> [What is required]:
Within the entries below, find the portion that opens with the line containing "Image 1 of 4" and closes with the line containing "Large Capacity Handled". Retype that portion exactly and only.

> [Provided records]:
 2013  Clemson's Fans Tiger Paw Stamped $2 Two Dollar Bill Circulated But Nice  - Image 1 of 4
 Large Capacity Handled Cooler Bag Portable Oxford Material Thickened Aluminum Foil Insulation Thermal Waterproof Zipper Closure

---

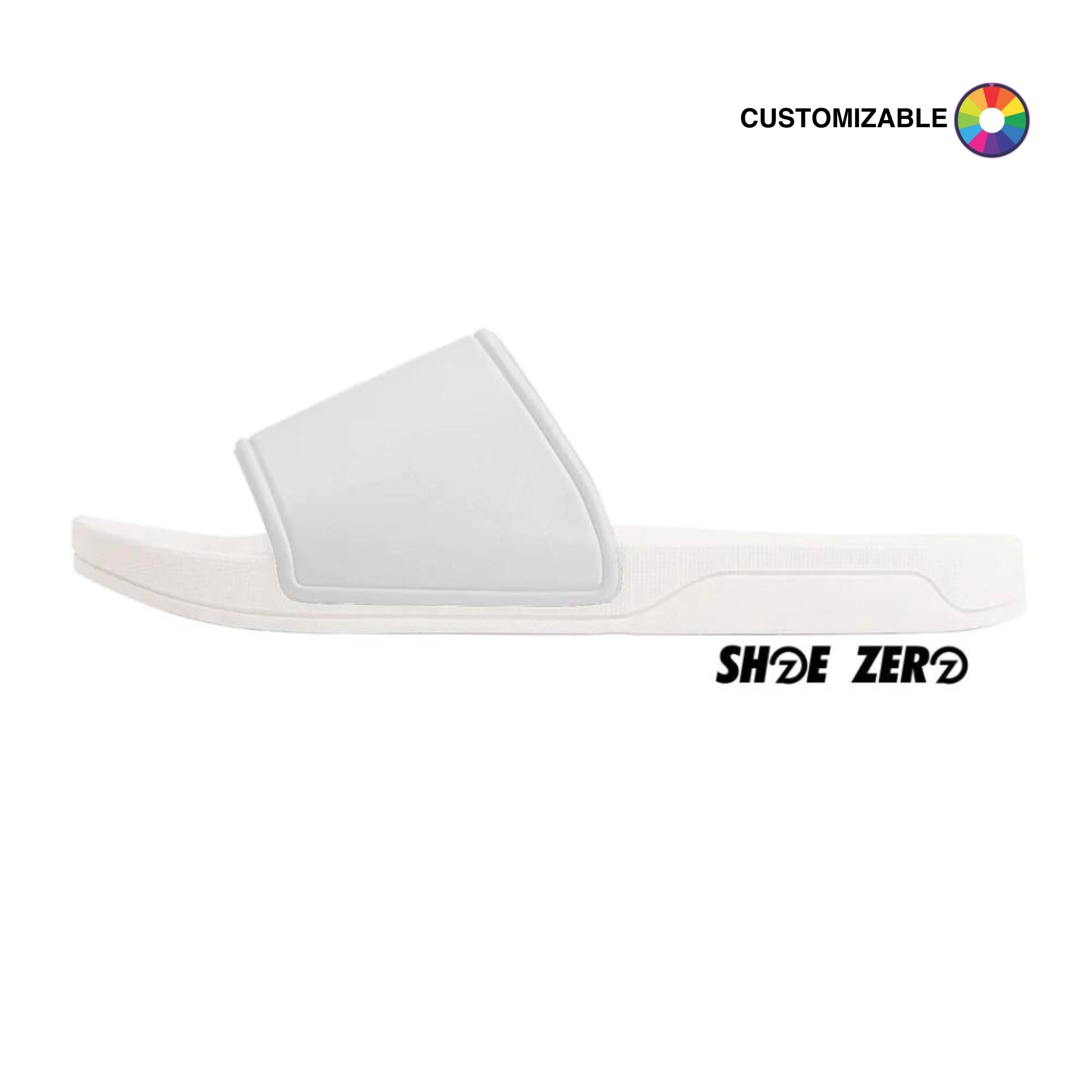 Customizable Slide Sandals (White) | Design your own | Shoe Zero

> [Task response]:
 2013  Clemson's Fans Tiger Paw Stamped $2 Two Dollar Bill Circulated But Nice  - Image 1 of 4
 Large Capacity Handled Cooler Bag Portable Oxford Material Thickened Aluminum Foil Insulation Thermal Waterproof Zipper Closure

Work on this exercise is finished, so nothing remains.